Even Savitri, who is the most coherent personality by far, is unravelled by the ending, bringing into question everything we know about her. Her morals and insistence on wounded women receiving care and dignity are the anchors for her character. At one point, when Kapil says that he’ll return to America with his wife, he is given an acidic reminder by Savitri: “She’s your wife, not a goat,” implying the woman can make her own decisions. Time and again, the matriarch is shown as a saviour, with Rani Cooperative being an extension of her ideals. Yet the ending shows a completely different shade of her, hinting that her charity is a farce. The effect might have had more impact if Savitri hadn’t been the only layered character in the show. Instead of cleverly subverting expectations, the twist in the tale feels like a gimmick that’s been executed to forcibly dupe the audience at the cost of consistent characterization.
Saas, Bahu Aur Flamingo releases at a time when nuanced characters – especially women characters – are more accessible than ever, thanks to the OTT revolution.
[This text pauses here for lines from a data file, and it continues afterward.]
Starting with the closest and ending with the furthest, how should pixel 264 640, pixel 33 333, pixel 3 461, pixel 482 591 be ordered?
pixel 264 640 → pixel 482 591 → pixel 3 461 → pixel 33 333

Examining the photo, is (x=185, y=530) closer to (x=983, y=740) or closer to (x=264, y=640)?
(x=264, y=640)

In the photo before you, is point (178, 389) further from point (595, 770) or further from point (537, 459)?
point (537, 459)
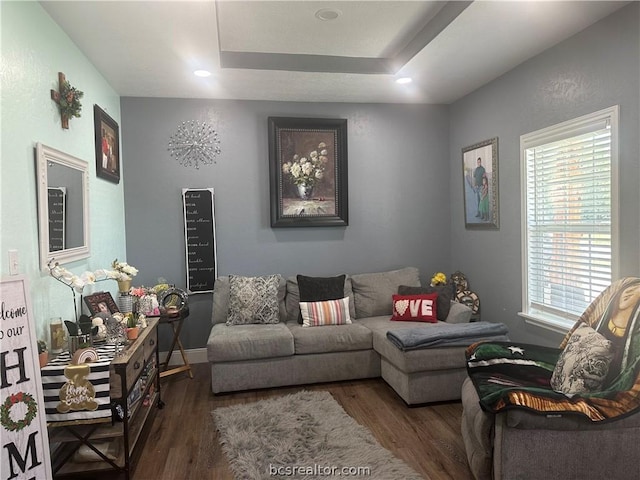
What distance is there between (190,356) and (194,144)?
214 centimetres

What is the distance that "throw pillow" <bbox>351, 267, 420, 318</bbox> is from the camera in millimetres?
4418

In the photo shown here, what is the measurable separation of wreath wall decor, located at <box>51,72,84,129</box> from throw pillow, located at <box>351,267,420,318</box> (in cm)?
285

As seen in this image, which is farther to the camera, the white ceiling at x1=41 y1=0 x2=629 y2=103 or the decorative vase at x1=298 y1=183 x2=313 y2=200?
the decorative vase at x1=298 y1=183 x2=313 y2=200

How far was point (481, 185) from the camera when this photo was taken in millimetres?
4281

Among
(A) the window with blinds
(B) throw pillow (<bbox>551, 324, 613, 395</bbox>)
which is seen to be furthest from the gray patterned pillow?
(B) throw pillow (<bbox>551, 324, 613, 395</bbox>)

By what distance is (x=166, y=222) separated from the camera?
4391 millimetres

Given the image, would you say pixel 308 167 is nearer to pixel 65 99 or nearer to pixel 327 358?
pixel 327 358

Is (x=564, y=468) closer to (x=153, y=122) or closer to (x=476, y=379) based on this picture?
(x=476, y=379)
In 2023, is it wrong to read women empowerment as physical strength, comfort with violence and elaborate mind games? No. Is it wrong to show male entitlement as a heady cocktail of addiction, hypocrisy and killer (literally) instinct? No. But surely, characters can be expected to rise above these bullet points and have enough complexity for us to buy into their existence. While Adajania’s series teases the idea of riveting characters created out of terrible circumstances and calculated choices, even at their best, that’s all they remain – ideas. At their worst, they’re caricatures.